En tout état de cause, l’erreur commise par le diagnostiqueur qui a expliqué à l’expert n’avoir pas vu la trappe ouvrant sur le vide sanitaire, apparaît sans incidence sur le préjudice subi par les époux [Z] en raison de la présence d’amiante. En effet, aucun élément versé aux débats ne démontre que la visite du vide sanitaire par le diagnostiqueur aurait révélé la présence d’amiante. Ainsi, il ressort des observations émanant des parties, relevées lors des opérations d’expertise par l’expert judiciaire et non contredites pas ce dernier, que la partie visible du vide sanitaire avait également été recouverte d’enduit, que la visite du recoin situé derrière la trappe n’avait pas montré de matériaux contenant de l’amiante visible et que les fragments de plaques pouvaient provenir du mur endommagé après l’acquisition par les travaux et les investigations des époux [Z].
Or, conformément aux règles de la preuve, il revient aux époux [Z] et à M. [D] qui mettent en cause la responsabilité de la société BJM Diagnostics Immobiliers, de démontrer que la visite du vide-sanitaire aurait permis au diagnostiqueur de voir des plaques d’amiante.
Il n’y a pas lieu de déclarer que la société BJM Diagnostics Immobiliers a manqué à ses obligations de diligences. L’ensemble des demandes aux fins de condamnation en paiement et en garantie formées à son encontre et à l’encontre de son assureur la société MMA Iard Assurances Mutuelles seront rejetées.

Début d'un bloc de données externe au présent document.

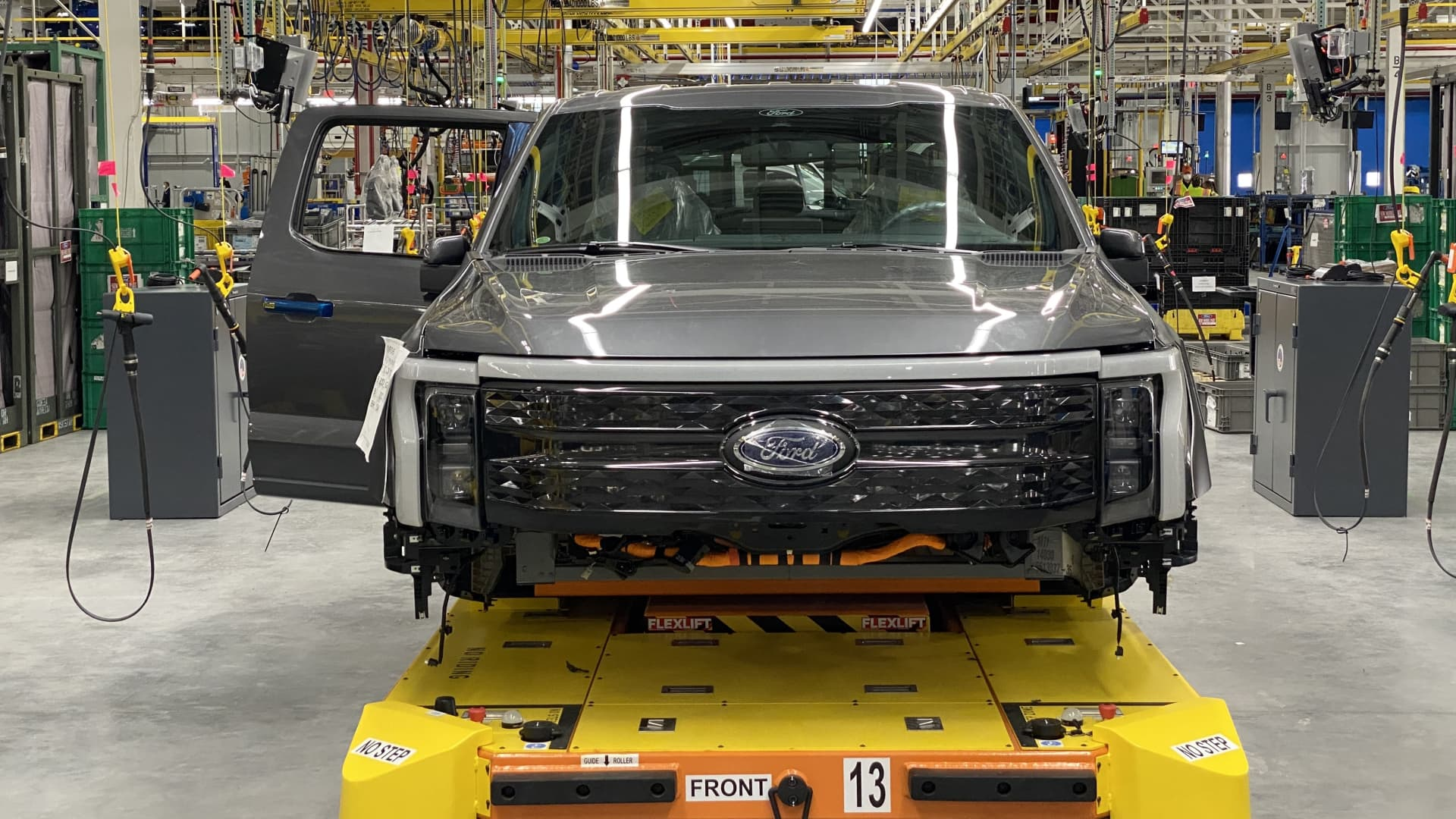 Ford has started initial pre-production of its electric F-150 Lightning pickup truck at a new plant in Dearborn, Mich.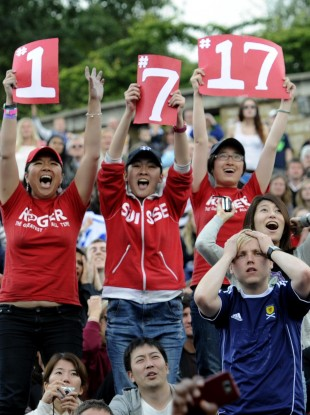 An Andy Murray fan (in the Scotland shirt) isn't thrilled to be reminded of Roger Federer's ranking, Wimbledon record, and overall Grand Slam record.
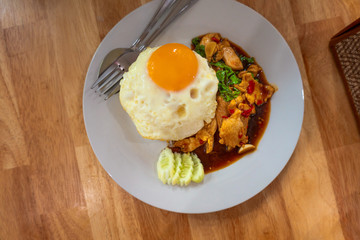 Rice topped with stir-fried chicken  and fried egg Thailand food.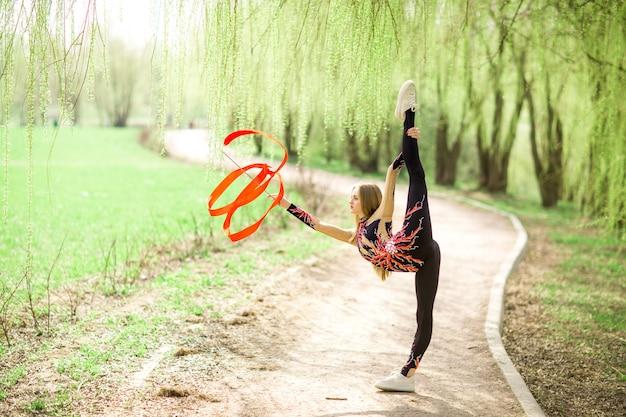 Gimnasia rítmica. joven gimnasta con cinta roja al aire libre en el parque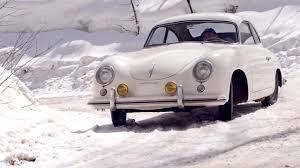 old porsche 356 sliding a classic porsche 356 in the snow because you can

Sur la responsabilité de la SAS Investimmo
Vis-à-vis de l’acquéreur, l’agent immobilier a une obligation de devoir et de conseil. Il doit lui donner l’ensemble des informations utiles, s’assurer de la régularité de la transaction et vérifier que l’ensemble des diagnostics immobiliers obligatoires – amiante, termites, plomb, état des risques naturels (…) – ont bien été réalisés.
Néanmoins, l’agent immobilier n’étant ni un professionnel du bâtiment, ni un diagnostiqueur, sa responsabilité ne peut être engagée s’il n’avait pas connaissance des vices ou si l’examen du bien ne les ont pas révélés. Son obligation est de moyen et non de résultat.
Les époux [Z] et M. [D] font grief à l’agence immobilière qui s’était également occupée de la vente réalisée en 2012 et avait donc connaissance du précédent diagnostic ayant révélé la présence d’amiante, de ne pas avoir vérifié, au moment de la vente litigieuse de 2017, la nature des travaux exécutés par le vendeur en recueillant tous les documents justificatifs et de ne pas s’être assurée que le bien avait bien été désamianté. Ils font valoir qu’elle a manqué à son devoir d’information et de vérification.
La SAS Investimmo indique que M. [D] avait réalisé entre les deux ventes d’importants travaux de rénovation et qu’elle avait tout lieu de penser que, lors de la réalisation du ravalement des murs extérieurs, ce dernier avait procédé à l’enlèvement des plaques d’amiante des murs extérieurs ainsi qu’il l’avait fait pour l’abri voiture et les plaques en vrac du jardin.
En l’espèce, il n’est pas contesté que l’ensemble des diagnostics immobiliers obligatoires ont bien été réalisés ; qu’un rapport de repérage des matériaux et produits contenant de l’amiante conforme aux textes en vigueur, réalisé par un opérateur dont les compétences ont été certifiées par l’organisme habilité Afnor Certification, a été établi préalablement à la vente litigieuse ; que ce rapport n’a pas révélé la présence d’amiante en raison des travaux entrepris par M. [D] qui n’a pas remis à l’opérateur le précédent diagnostic.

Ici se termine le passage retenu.